## Description of the task
All of the entries should be written out again exactly.

## Data records
------------------------------------------------------------

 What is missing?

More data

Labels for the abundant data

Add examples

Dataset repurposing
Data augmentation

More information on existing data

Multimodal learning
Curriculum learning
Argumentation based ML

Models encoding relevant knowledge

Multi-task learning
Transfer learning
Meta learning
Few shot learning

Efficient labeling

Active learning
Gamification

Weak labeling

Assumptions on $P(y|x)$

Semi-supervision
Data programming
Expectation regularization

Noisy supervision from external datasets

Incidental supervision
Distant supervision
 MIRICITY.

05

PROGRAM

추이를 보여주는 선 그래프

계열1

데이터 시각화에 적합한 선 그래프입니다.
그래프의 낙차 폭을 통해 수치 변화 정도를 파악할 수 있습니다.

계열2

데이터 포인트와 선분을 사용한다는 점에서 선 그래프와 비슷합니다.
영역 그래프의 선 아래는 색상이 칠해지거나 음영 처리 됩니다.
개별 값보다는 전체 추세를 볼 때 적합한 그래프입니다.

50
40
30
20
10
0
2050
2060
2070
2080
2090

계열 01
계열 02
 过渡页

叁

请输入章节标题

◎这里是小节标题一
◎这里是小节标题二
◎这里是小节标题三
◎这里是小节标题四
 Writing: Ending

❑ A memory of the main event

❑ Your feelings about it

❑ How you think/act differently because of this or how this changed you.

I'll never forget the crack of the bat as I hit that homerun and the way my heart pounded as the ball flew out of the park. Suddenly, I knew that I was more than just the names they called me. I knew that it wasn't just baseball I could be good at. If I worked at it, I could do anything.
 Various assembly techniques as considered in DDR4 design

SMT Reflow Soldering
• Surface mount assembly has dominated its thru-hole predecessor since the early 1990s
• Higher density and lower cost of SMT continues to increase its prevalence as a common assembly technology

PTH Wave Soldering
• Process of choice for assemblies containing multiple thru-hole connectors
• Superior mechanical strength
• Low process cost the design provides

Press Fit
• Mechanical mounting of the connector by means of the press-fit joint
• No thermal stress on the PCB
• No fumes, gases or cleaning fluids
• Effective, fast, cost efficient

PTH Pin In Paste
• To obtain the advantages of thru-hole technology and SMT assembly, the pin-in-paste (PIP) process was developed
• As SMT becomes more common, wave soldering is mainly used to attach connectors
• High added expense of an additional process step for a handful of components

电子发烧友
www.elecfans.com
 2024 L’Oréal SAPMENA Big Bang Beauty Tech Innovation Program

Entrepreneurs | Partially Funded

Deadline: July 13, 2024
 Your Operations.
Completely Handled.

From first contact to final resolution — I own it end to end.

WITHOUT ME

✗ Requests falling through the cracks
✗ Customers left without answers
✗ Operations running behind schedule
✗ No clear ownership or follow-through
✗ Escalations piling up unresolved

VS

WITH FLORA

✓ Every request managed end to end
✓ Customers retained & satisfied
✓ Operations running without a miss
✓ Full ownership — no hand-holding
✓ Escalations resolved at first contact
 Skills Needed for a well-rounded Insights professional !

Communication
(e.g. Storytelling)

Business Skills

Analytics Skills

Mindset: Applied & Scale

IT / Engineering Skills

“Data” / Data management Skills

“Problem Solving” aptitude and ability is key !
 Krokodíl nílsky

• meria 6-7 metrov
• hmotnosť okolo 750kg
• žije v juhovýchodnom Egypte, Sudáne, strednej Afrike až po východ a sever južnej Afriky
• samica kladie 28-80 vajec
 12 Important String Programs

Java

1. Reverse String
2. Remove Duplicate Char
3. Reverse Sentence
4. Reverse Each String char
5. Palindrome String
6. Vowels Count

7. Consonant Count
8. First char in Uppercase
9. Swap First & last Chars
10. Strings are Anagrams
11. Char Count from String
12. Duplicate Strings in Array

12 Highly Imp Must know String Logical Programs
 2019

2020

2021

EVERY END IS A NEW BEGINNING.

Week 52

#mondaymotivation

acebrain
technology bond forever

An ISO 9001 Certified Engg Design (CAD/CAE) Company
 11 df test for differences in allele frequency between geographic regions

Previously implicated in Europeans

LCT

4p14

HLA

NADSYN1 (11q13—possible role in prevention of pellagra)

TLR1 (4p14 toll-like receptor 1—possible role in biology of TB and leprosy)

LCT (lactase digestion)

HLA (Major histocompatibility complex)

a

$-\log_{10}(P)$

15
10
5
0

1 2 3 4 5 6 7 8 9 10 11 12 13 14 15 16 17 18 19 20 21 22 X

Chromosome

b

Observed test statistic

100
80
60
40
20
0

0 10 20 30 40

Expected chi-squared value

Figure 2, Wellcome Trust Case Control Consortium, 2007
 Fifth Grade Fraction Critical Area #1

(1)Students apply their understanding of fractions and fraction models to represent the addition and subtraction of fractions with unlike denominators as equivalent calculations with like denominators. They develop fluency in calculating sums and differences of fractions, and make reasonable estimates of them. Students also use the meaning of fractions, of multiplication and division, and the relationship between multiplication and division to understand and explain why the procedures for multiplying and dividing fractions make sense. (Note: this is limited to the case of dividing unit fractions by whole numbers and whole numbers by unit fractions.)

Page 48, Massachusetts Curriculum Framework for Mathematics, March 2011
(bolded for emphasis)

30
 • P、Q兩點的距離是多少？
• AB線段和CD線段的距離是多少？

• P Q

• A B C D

------------------------------------------------------------

## The completed task
 What is missing?

More data

Labels for the abundant data

Add examples

Dataset repurposing
Data augmentation

More information on existing data

Multimodal learning
Curriculum learning
Argumentation based ML

Models encoding relevant knowledge

Multi-task learning
Transfer learning
Meta learning
Few shot learning

Efficient labeling

Active learning
Gamification

Weak labeling

Assumptions on $P(y|x)$

Semi-supervision
Data programming
Expectation regularization

Noisy supervision from external datasets

Incidental supervision
Distant supervision
 MIRICITY.

05

PROGRAM

추이를 보여주는 선 그래프

계열1

데이터 시각화에 적합한 선 그래프입니다.
그래프의 낙차 폭을 통해 수치 변화 정도를 파악할 수 있습니다.

계열2

데이터 포인트와 선분을 사용한다는 점에서 선 그래프와 비슷합니다.
영역 그래프의 선 아래는 색상이 칠해지거나 음영 처리 됩니다.
개별 값보다는 전체 추세를 볼 때 적합한 그래프입니다.

50
40
30
20
10
0
2050
2060
2070
2080
2090

계열 01
계열 02
 过渡页

叁

请输入章节标题

◎这里是小节标题一
◎这里是小节标题二
◎这里是小节标题三
◎这里是小节标题四
 Writing: Ending

❑ A memory of the main event

❑ Your feelings about it

❑ How you think/act differently because of this or how this changed you.

I'll never forget the crack of the bat as I hit that homerun and the way my heart pounded as the ball flew out of the park. Suddenly, I knew that I was more than just the names they called me. I knew that it wasn't just baseball I could be good at. If I worked at it, I could do anything.
 Various assembly techniques as considered in DDR4 design

SMT Reflow Soldering
• Surface mount assembly has dominated its thru-hole predecessor since the early 1990s
• Higher density and lower cost of SMT continues to increase its prevalence as a common assembly technology

PTH Wave Soldering
• Process of choice for assemblies containing multiple thru-hole connectors
• Superior mechanical strength
• Low process cost the design provides

Press Fit
• Mechanical mounting of the connector by means of the press-fit joint
• No thermal stress on the PCB
• No fumes, gases or cleaning fluids
• Effective, fast, cost efficient

PTH Pin In Paste
• To obtain the advantages of thru-hole technology and SMT assembly, the pin-in-paste (PIP) process was developed
• As SMT becomes more common, wave soldering is mainly used to attach connectors
• High added expense of an additional process step for a handful of components

电子发烧友
www.elecfans.com
 2024 L’Oréal SAPMENA Big Bang Beauty Tech Innovation Program

Entrepreneurs | Partially Funded

Deadline: July 13, 2024
 Your Operations.
Completely Handled.

From first contact to final resolution — I own it end to end.

WITHOUT ME

✗ Requests falling through the cracks
✗ Customers left without answers
✗ Operations running behind schedule
✗ No clear ownership or follow-through
✗ Escalations piling up unresolved

VS

WITH FLORA

✓ Every request managed end to end
✓ Customers retained & satisfied
✓ Operations running without a miss
✓ Full ownership — no hand-holding
✓ Escalations resolved at first contact
 Skills Needed for a well-rounded Insights professional !

Communication
(e.g. Storytelling)

Business Skills

Analytics Skills

Mindset: Applied & Scale

IT / Engineering Skills

“Data” / Data management Skills

“Problem Solving” aptitude and ability is key !
 Krokodíl nílsky

• meria 6-7 metrov
• hmotnosť okolo 750kg
• žije v juhovýchodnom Egypte, Sudáne, strednej Afrike až po východ a sever južnej Afriky
• samica kladie 28-80 vajec
 12 Important String Programs

Java

1. Reverse String
2. Remove Duplicate Char
3. Reverse Sentence
4. Reverse Each String char
5. Palindrome String
6. Vowels Count

7. Consonant Count
8. First char in Uppercase
9. Swap First & last Chars
10. Strings are Anagrams
11. Char Count from String
12. Duplicate Strings in Array

12 Highly Imp Must know String Logical Programs
 2019

2020

2021

EVERY END IS A NEW BEGINNING.

Week 52

#mondaymotivation

acebrain
technology bond forever

An ISO 9001 Certified Engg Design (CAD/CAE) Company
 11 df test for differences in allele frequency between geographic regions

Previously implicated in Europeans

LCT

4p14

HLA

NADSYN1 (11q13—possible role in prevention of pellagra)

TLR1 (4p14 toll-like receptor 1—possible role in biology of TB and leprosy)

LCT (lactase digestion)

HLA (Major histocompatibility complex)

a

$-\log_{10}(P)$

15
10
5
0

1 2 3 4 5 6 7 8 9 10 11 12 13 14 15 16 17 18 19 20 21 22 X

Chromosome

b

Observed test statistic

100
80
60
40
20
0

0 10 20 30 40

Expected chi-squared value

Figure 2, Wellcome Trust Case Control Consortium, 2007
 Fifth Grade Fraction Critical Area #1

(1)Students apply their understanding of fractions and fraction models to represent the addition and subtraction of fractions with unlike denominators as equivalent calculations with like denominators. They develop fluency in calculating sums and differences of fractions, and make reasonable estimates of them. Students also use the meaning of fractions, of multiplication and division, and the relationship between multiplication and division to understand and explain why the procedures for multiplying and dividing fractions make sense. (Note: this is limited to the case of dividing unit fractions by whole numbers and whole numbers by unit fractions.)

Page 48, Massachusetts Curriculum Framework for Mathematics, March 2011
(bolded for emphasis)

30
 • P、Q兩點的距離是多少？
• AB線段和CD線段的距離是多少？

• P Q

• A B C D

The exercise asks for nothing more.